Title: Scott of the Antarctic
Original Airdate: 1/12/1970
Guest starring: Carol Cleveland, Lyn Ashley
Following a preview of Jean Kenneth Longueur's latest film Le Fromage Grand we are treated to a look into the production of 20th Century Vole's latest film Scott of the Antarctic. We get to meet the producer, director, and stars, and watch the pitfalls of the Troubled Production until the whole thing is renamed Scott of the Sahara and they show a preview.
And now for something completely different, it's: Conrad Poohs and his Dancing teeth, a man applying for a license for his pet fish, a rugby match between the council of Derby and the All Blacks, and another rugby match between Long John Silver impersonators and Bournemouth gynecologists.
- Battle Strip: In "Scott of the Sahara", Ensign Oates stripped all his clothes off as he fights the giant electric penguin.
- Carpet of Virility: Scott of the Antarctic. Ye gods.
- Chairman of the Brawl: The lion in "Scott of the Sahara".
- Clothing Damage: The "Scott in the Sahara" sketch includes a scene where Carol Cleveland's character is running away and keeps getting her clothing caught on and pulled off by cacti. The cacti are separated so far away from each other that it quickly becomes obvious that she's deliberately running from one cactus to the next so that this can happen.

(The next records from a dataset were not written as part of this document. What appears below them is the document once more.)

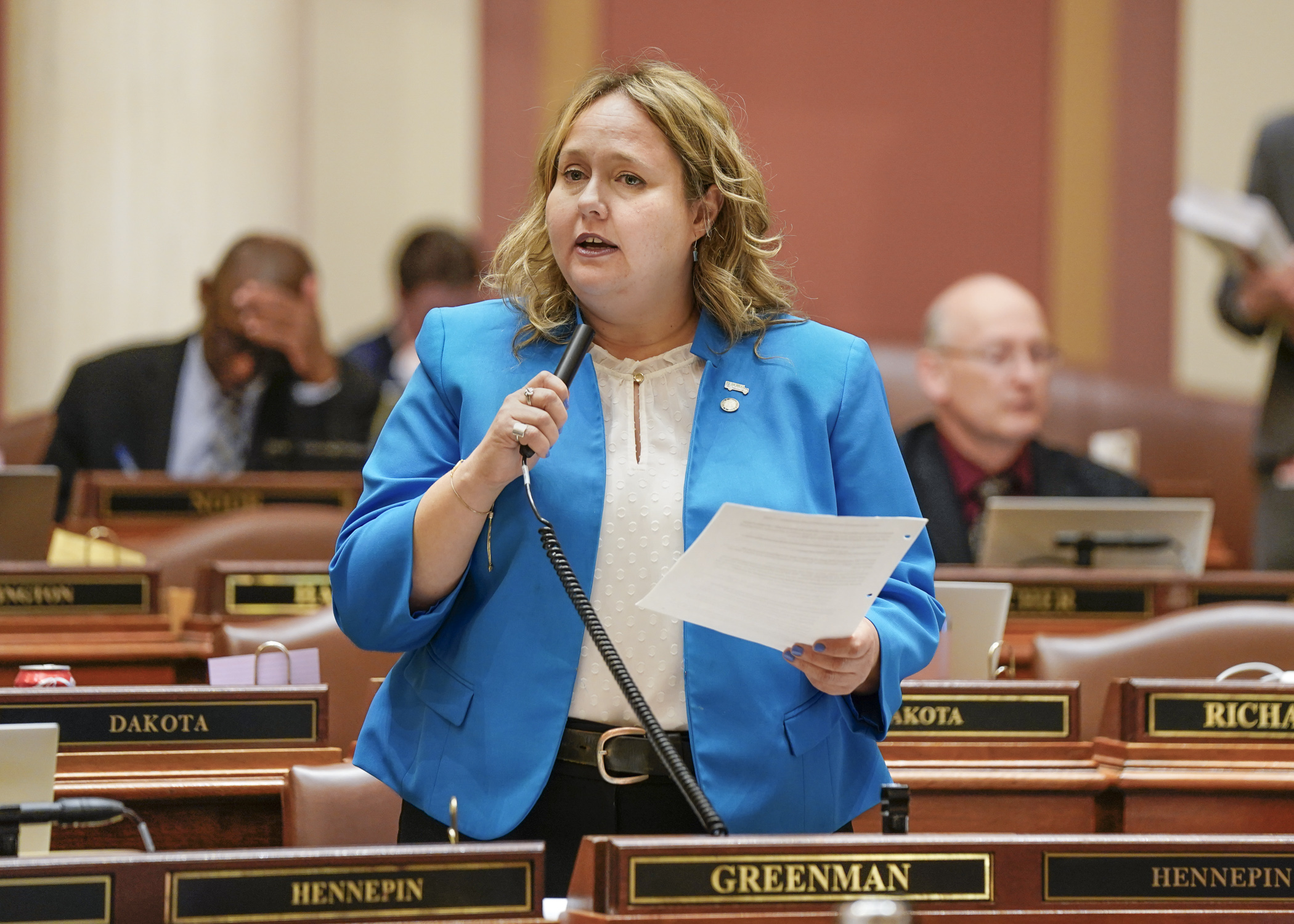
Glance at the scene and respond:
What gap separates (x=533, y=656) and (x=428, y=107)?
515 cm

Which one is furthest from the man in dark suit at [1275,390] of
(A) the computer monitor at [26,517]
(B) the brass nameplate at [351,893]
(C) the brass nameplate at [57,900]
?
(C) the brass nameplate at [57,900]

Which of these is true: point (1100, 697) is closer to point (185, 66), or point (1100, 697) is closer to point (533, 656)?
point (533, 656)

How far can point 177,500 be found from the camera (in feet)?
11.7

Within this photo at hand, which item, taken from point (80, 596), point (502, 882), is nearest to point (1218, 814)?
point (502, 882)

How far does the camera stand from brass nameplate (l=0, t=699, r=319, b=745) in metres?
1.88

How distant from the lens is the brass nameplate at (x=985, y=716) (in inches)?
83.4

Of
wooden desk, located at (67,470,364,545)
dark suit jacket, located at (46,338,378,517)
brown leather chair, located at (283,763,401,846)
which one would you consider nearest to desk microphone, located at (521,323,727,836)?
brown leather chair, located at (283,763,401,846)

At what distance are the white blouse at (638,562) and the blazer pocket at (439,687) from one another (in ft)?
0.34

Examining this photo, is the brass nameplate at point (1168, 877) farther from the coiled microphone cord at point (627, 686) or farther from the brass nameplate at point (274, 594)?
the brass nameplate at point (274, 594)

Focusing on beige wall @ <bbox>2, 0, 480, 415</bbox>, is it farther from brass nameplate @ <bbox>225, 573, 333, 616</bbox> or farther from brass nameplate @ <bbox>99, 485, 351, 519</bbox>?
brass nameplate @ <bbox>225, 573, 333, 616</bbox>

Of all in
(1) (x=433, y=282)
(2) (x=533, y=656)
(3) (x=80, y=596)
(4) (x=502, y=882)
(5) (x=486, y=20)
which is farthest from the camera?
(5) (x=486, y=20)

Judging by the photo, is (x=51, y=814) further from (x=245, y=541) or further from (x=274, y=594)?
(x=245, y=541)

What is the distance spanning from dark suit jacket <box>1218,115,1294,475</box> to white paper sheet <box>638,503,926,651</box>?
7.78ft

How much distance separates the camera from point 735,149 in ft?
5.16
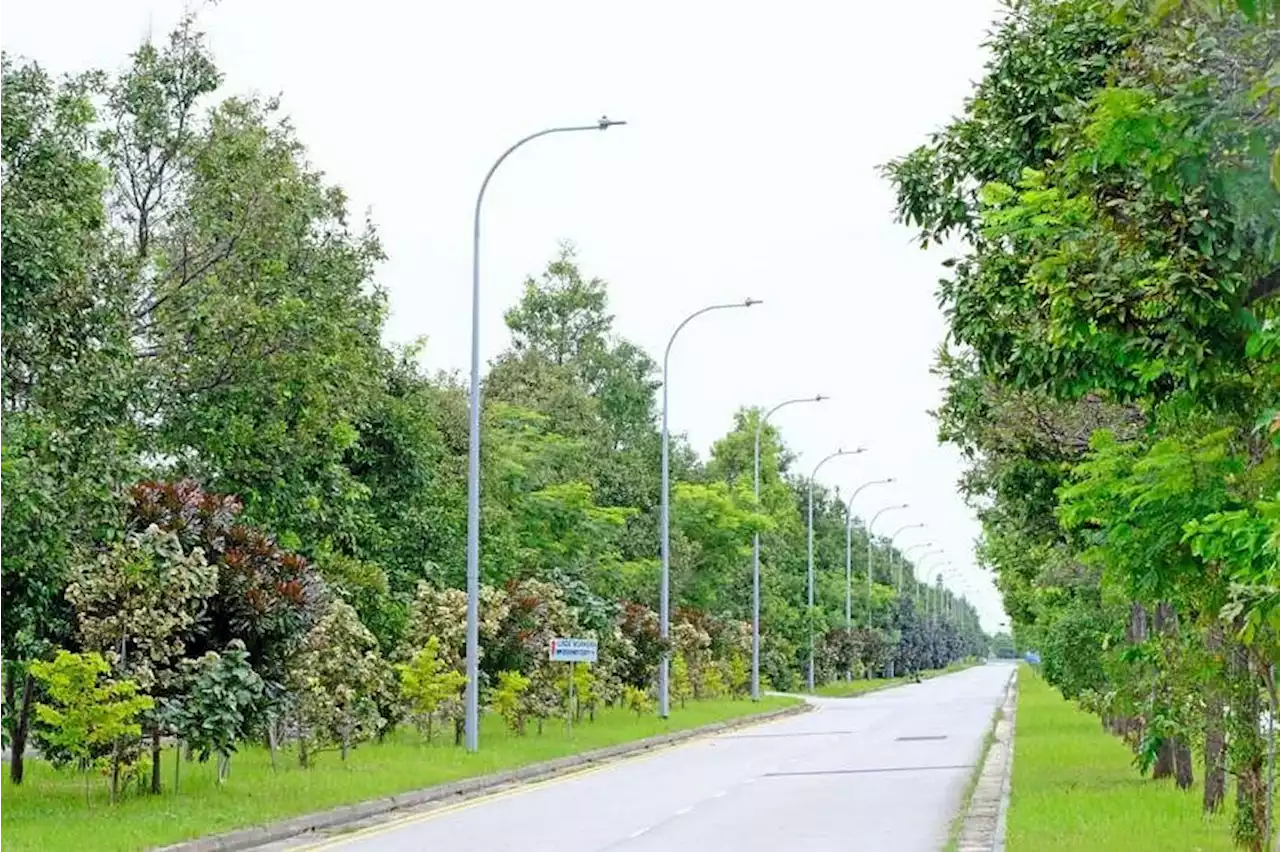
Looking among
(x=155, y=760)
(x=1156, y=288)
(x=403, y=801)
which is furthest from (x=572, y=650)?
(x=1156, y=288)

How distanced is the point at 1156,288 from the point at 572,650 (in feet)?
88.2

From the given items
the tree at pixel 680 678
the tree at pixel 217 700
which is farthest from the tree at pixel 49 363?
the tree at pixel 680 678

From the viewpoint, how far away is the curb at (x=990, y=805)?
57.6 feet

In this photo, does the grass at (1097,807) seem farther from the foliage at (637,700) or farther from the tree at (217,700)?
the foliage at (637,700)

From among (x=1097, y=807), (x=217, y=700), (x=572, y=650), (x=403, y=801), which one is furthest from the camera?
(x=572, y=650)

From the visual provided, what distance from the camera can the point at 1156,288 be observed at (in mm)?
8672

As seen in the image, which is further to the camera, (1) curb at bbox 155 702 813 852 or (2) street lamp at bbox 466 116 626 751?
(2) street lamp at bbox 466 116 626 751

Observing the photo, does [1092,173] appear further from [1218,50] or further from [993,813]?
[993,813]

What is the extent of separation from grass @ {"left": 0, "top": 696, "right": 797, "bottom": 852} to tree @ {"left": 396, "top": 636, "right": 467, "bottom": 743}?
2.75ft

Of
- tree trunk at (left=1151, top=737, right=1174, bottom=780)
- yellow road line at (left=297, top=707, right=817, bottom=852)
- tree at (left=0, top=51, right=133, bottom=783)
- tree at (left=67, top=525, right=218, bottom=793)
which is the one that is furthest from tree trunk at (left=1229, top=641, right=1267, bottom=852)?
tree at (left=67, top=525, right=218, bottom=793)

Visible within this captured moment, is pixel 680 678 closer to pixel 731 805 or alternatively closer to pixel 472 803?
pixel 472 803

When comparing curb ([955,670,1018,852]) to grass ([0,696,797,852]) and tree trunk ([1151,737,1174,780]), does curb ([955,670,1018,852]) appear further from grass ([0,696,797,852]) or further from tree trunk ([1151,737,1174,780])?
grass ([0,696,797,852])

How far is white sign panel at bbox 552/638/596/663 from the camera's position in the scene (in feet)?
113

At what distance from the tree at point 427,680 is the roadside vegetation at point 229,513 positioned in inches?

- Curb-Stomp Battle: The Bournemouth gynecologists literally run circles around the Long John Silver impersonators during their rugby match... because the Long John Silver impersonators don't so much as move a muscle.
- David vs. Goliath: Ensign Oates vs. the 20-foot-tall Electric Penguin in "Scott of the Antarctic". Including an improvised sling.
- Fanservice: Carol Cleveland strikes again.
- Fan Disservice: Any excuse to get Terry Jones nekkid...
- Le Film Artistique: "Le Fromage Grand" (which is French for "the big cheese")
- Gender Flip: In "Scott of the Antarctic/Sahara", one of his men was changed to Miss Evans, for the blatant Fanservice.
- In Name Only: Parodied in the "Scott of the Antarctic" sketch.
- Kick Them While They Are Down: Scott to the lion in "Scott of the Antarctic".
- Misplaced Wildlife: Became a problem for "Scott of the Antarctic" as the film was going to have Scott fight a lion, until it is pointed out there are no lions in the Antarctic. Instead of losing the lion, which was in the contract, they switch locations to the Sahara desert, where they have lions and giant electric penguins with green tentacles that sting people.
- One Steve Limit: Defied by Mr. Praline and his various pets, all named Eric. Mr. Praline is also named Eric. As is the postal clerk.
- The Prima Donna: The actress in Scott Of The Antarctic/Sahara flat-out refuses to act if she's not standing in a trench, due to fear she may fall over. After all, she's not a goddamn stuntman.
- Precision F-Strike: "You can hire a goddamn stuntman!"
- Prolonged Prologue: The title sequence doesn't appear until more than halfway through the episode.
- Scully Box: Parodied; during Scott Of The Antarctic/Sahara, we see that the actor playing Scott has a pair of crates strapped to his feet, while his leading lady is standing in a trench. Then, when it's suggested that she exit the trench to reduce the height discrepancy, she throws a tantrum and storms off set, in the process revealing that she, too, has crates strapped to her feet. While standing in a trench. Next to a man with crates strapped to his feet who is NOT in a trench.
- Stripping Snag: The classic scene where resident Smurfette Carol Cleveland is playing the heroine of a very bad film, pursued by a monster and running into cacti which persist in snagging into her clothing and stripping her to her panties.
- Stuff Blowing Up: The ending of Le Fromage Grand.
- Suffer the Slings: An impromptu one is made from underwear to fight a giant electric penguin.
- Title Sequence: The episode "Scott of the Antarctic" featured its namesake sketch at the beginning — 18 minutes long — before ever showing the show's Title Sequence. This is probably the first ever example of a show delaying its title sequence to anywhere near or (in this case) beyond its halfway mark. It's only possible thanks to the BBC having no commercial breaks, and thus not having to identify the show upon returning from such a break.
- Unusual Pets for Unusual People: The "Fish License" sketch has John Cleese asking a license for his pet halibut. The man behind the counter (Michael Palin) finds this strange and unnecessary. Cleese then defends himself by referring to other historical people who had unusual pets, such as Marcel Proust. In the end it turns out Cleese's character also wants a license for his pet bee, who is called "Eric the Half-A-Bee", because he was bisected accidentally.
- When Props Attack: The deliberately-awful fight with the lion during the "Scott of the Sahara" sketch, which randomly switches between stock footage of a real lion, a man in a cheap lion costume, and "Scott" holding a small cuddly toy lion to his neck.